Indonesians Can Now Pay Their Bus Fare in Plastic Bottles

Residents of Surabaya, Indonesia's second-largest city, can bring their empty plastic bottles and cups to the bus station and exchange it for a ticket.


Paying for bus rides with plastic usually makes people think of plastic credit cards and not plastic waste. But one Indonesian city has decided to accept plastic recyclable waste in lieu of money for city buses.

Surabaya, Indonesia's second largest city located on the eastern tip of the country’s main island Java, launched this new initiative in April 2018. Now, residents can pay for their bus rides by dropping off the plastic at the terminal or directly on the bus. A two-hour bus ride costs 10 plastic cups or up to five plastic bottles.

Indonesia is the second largest ocean plastic polluters (China is the first), leaking up to 2.4 million tons of plastic waste into the oceans every year according to the World Economic Forum. That translates to Surabaya producing nearly 400 tons of plastic waste every day.

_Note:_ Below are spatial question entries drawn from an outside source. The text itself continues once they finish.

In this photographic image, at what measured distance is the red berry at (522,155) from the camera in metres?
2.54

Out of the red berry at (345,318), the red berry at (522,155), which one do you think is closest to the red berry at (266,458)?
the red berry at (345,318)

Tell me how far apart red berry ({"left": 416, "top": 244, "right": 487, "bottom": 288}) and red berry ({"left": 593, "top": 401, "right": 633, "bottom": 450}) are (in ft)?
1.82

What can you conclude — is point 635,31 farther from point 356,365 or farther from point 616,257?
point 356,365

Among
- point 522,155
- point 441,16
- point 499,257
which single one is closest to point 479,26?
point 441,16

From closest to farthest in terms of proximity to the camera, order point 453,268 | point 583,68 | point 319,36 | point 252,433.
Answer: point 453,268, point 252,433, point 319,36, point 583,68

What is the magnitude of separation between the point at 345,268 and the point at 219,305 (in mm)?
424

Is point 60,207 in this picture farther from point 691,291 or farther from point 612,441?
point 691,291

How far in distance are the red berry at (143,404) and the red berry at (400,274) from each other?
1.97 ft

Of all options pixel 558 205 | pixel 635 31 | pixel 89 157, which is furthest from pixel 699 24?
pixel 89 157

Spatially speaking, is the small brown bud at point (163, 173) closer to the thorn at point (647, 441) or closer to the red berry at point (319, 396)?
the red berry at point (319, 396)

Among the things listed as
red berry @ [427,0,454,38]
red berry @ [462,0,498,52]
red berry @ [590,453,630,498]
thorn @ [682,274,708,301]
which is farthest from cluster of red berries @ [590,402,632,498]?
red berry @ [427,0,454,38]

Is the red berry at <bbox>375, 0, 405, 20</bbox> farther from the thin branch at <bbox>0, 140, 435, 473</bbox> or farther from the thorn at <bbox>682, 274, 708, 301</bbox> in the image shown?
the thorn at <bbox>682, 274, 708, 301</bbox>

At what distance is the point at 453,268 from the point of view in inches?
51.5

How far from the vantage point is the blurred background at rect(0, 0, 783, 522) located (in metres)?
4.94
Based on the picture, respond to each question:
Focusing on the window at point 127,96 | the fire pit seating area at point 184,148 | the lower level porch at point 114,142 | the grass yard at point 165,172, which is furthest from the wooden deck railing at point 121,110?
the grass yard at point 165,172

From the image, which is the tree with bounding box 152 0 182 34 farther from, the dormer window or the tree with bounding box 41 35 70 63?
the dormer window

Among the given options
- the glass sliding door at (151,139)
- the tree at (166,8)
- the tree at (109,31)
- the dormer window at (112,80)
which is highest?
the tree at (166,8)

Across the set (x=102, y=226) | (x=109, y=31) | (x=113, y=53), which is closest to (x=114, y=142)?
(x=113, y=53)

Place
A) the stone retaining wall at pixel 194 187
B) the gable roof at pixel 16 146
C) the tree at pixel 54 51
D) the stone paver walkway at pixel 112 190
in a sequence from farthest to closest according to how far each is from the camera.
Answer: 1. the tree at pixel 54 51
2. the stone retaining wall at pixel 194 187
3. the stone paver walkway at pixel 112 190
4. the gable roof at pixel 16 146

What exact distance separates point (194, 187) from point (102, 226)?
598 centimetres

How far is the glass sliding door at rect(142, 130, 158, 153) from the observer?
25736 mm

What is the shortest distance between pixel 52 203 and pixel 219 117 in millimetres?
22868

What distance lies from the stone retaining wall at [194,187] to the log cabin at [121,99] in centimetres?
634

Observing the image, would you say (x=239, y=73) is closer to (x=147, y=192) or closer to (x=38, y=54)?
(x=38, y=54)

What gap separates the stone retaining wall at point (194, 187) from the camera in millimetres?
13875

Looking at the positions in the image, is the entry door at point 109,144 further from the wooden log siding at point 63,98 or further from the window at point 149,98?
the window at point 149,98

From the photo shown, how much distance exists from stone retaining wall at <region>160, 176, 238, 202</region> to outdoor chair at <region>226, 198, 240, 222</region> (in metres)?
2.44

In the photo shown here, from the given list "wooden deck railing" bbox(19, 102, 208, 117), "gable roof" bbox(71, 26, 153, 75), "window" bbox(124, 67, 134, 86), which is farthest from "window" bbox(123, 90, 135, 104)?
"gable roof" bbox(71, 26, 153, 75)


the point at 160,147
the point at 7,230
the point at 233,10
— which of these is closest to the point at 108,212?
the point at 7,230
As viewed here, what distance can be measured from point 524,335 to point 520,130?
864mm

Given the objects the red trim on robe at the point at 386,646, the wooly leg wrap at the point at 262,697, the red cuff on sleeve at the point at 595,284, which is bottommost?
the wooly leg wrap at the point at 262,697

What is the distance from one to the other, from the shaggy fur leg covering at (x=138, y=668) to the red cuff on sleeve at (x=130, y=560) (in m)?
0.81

Irvan Wahyu Drajad, the head of Surabaya’s transportation department told Reuters, “Through this initiative, we hope to raise public awareness on the environment, especially issues that relate to plastic trash.”

Each city bus can collect up to 550 pounds of plastic bottles and cups every day equally 7.5 tons a month. The collected bottles are auctioned off to recycling companies and the money earned from the auction goes toward running the bus operations and to fund green spaces in the city. This is certainly turning trash into a national treasure.

The new initiative is part of the city's goal to become plastic waste-free by 2020. “This is our commitment in handling plastic waste that cannot be destroyed for hundreds of years,” the city’s mayor Tri Rismaharini told the Antaka News Agency.

To encourage bus ridership and a reduction on the reliance on private vehicles, the city also rolled out the new Suroboyo buses. The new buses are air-conditioned, comfortable and easily accessible for elderly and disabled passengers.

The program is well received. Sulastri, a Surabaya resident told Reuters, "We can reduce trash so it doesn't pile up at home because we can just bring them in and make good use of it. It is a win-win situation."

Surabaya is the first Indonesian city to adopt the plastic for bus rides program and follows similar programs in other cities around the globe. In Istanbul, Turkey, there are vending machines installed in subway stations that accept used plastic water bottles for payment of the subway fare. Most of these machines are located in high-traffic or tourist area stations.

These types of initiatives can be models for other cities worldwide and give citizens a fantastic incentive to recycle their plastic waste.